May 28 (King World News) – Alasdair Macleod: In tonight’s Commitment of Traders’ report the big increase in short positions was in the producer/merchant category, which is somewhat counterintuitive. Why would mines hedge their production when the refiners are screaming for product, the gold price is rising, and at these price levels there is less pressure on mine managers to secure cash flow?
Perhaps they live on another planet. Or there are some very persuasive salesmen in the large banks who routinely finance mine production and are calling in favours.
Another surprise is that the number of Swap (bullion bank trading desks) shorts has increased from 26 to 28, while the longs remain at 20. The shorts position is now $47bn, which is an average position of $1.68bn each, while the 20 longs are long $13bn, or an average of $650 million. Our next chart summarises the gross and net positions.
The jump in the liabilities of these short positions shows how difficult it is for the Swaps to close them down. With the price above $1900 tonight their losses are mounting, and there is nothing they can do about it.
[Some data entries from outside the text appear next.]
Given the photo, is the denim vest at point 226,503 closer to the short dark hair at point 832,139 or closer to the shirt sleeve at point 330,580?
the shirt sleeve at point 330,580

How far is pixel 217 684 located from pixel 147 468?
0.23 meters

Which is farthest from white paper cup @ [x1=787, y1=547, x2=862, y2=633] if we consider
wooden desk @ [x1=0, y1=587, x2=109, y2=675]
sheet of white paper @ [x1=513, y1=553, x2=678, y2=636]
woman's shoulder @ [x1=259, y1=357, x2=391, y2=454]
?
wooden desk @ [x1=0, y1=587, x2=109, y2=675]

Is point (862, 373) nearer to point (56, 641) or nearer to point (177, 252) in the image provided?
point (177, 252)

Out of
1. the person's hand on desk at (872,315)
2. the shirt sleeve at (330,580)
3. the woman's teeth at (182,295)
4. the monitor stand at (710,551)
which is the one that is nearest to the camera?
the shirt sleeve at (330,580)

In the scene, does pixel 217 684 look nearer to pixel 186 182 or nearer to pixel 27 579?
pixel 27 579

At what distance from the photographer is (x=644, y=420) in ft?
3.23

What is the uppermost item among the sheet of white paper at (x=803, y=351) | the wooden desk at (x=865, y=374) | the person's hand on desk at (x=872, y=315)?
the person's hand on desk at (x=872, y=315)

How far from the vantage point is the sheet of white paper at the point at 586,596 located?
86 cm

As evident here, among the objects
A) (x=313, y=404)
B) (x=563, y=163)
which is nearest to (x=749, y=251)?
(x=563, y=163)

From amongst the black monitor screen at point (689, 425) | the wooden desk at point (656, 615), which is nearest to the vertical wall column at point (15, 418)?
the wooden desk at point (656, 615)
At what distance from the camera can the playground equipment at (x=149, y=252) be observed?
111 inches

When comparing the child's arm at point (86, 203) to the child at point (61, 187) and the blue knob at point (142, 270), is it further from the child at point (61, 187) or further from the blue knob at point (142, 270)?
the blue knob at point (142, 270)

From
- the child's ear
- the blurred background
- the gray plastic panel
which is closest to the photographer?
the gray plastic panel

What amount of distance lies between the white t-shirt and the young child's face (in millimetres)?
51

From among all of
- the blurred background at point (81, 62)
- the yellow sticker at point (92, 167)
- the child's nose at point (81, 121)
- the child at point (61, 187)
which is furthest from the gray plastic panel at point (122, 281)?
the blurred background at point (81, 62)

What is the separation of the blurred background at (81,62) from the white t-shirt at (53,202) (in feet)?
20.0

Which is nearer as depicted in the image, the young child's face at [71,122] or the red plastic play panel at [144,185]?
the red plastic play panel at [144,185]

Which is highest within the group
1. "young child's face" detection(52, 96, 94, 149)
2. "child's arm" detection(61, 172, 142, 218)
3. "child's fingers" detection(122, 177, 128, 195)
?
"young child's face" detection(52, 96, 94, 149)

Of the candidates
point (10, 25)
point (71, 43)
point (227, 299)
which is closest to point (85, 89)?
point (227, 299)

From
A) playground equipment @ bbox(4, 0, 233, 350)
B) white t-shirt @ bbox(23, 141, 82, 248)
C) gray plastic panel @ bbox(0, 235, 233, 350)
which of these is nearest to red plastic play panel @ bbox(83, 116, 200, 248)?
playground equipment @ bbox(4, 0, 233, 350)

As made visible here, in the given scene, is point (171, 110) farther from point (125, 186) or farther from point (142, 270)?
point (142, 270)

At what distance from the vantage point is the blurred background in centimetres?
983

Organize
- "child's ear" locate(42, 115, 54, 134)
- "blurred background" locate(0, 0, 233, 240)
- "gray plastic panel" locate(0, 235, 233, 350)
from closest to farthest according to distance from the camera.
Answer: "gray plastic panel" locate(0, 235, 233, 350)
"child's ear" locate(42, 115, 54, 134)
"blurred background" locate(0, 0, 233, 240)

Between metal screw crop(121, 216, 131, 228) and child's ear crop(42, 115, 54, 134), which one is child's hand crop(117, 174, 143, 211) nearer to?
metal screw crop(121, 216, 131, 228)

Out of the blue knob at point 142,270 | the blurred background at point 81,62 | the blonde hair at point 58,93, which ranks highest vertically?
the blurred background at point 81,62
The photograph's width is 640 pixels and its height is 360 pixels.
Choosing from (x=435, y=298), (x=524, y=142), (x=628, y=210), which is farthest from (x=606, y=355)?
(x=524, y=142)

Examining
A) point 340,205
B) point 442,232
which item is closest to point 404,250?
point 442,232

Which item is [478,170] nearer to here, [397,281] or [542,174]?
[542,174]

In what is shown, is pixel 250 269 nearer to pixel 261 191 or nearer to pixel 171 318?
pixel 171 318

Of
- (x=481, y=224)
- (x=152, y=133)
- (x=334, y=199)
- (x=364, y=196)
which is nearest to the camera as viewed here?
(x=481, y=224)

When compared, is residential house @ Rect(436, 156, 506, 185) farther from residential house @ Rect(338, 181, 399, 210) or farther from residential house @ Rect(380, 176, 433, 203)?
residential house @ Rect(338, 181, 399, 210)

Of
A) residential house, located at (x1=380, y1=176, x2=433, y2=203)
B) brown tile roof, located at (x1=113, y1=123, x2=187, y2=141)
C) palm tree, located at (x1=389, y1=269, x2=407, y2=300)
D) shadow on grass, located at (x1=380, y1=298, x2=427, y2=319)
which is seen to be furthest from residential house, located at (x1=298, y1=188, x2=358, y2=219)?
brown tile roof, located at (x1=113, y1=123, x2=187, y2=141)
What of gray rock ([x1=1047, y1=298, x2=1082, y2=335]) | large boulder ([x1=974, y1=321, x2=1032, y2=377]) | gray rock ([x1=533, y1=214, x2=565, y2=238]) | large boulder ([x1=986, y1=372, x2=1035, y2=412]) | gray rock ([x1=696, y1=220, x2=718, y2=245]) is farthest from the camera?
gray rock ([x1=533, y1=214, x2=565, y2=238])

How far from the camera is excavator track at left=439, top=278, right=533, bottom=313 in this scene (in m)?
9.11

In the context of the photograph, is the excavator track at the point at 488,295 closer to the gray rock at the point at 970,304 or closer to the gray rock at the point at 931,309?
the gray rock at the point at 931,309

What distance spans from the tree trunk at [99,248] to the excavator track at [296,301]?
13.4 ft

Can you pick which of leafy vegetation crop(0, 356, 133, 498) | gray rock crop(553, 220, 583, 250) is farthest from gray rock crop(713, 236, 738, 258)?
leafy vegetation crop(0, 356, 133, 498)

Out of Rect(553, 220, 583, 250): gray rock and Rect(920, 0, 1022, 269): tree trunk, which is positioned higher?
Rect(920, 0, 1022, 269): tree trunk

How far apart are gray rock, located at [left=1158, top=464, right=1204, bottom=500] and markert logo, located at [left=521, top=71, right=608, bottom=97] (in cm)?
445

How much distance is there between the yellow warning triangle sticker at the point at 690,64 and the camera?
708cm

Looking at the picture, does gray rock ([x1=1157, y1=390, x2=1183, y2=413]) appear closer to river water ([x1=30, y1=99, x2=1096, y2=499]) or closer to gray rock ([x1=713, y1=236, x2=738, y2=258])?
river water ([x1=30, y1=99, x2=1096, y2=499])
China & Russia Making Moves In The Gold Market
In the physical gold market Chinese buying is returning, with 40.2 tonnes going to China from the Swiss refiners in April and a further 10.1 tonnes to Hong Kong. It is easy to forget how cheap gold got in yuan because of its strength against the dollar when gold was trading below $1800. In other news, Bloomberg reported that central banks are buying gold through the Bank of England, paying premiums of 50 cents. And Russia’s National Wealth Fund now has the official go-ahead to buy physical gold. In silver, the US mint has admitted to a shortage of silver and is postponing pre-order windows for the remaining Morgan and Peace silver dollars.
A tight physical market just got a bit tighter.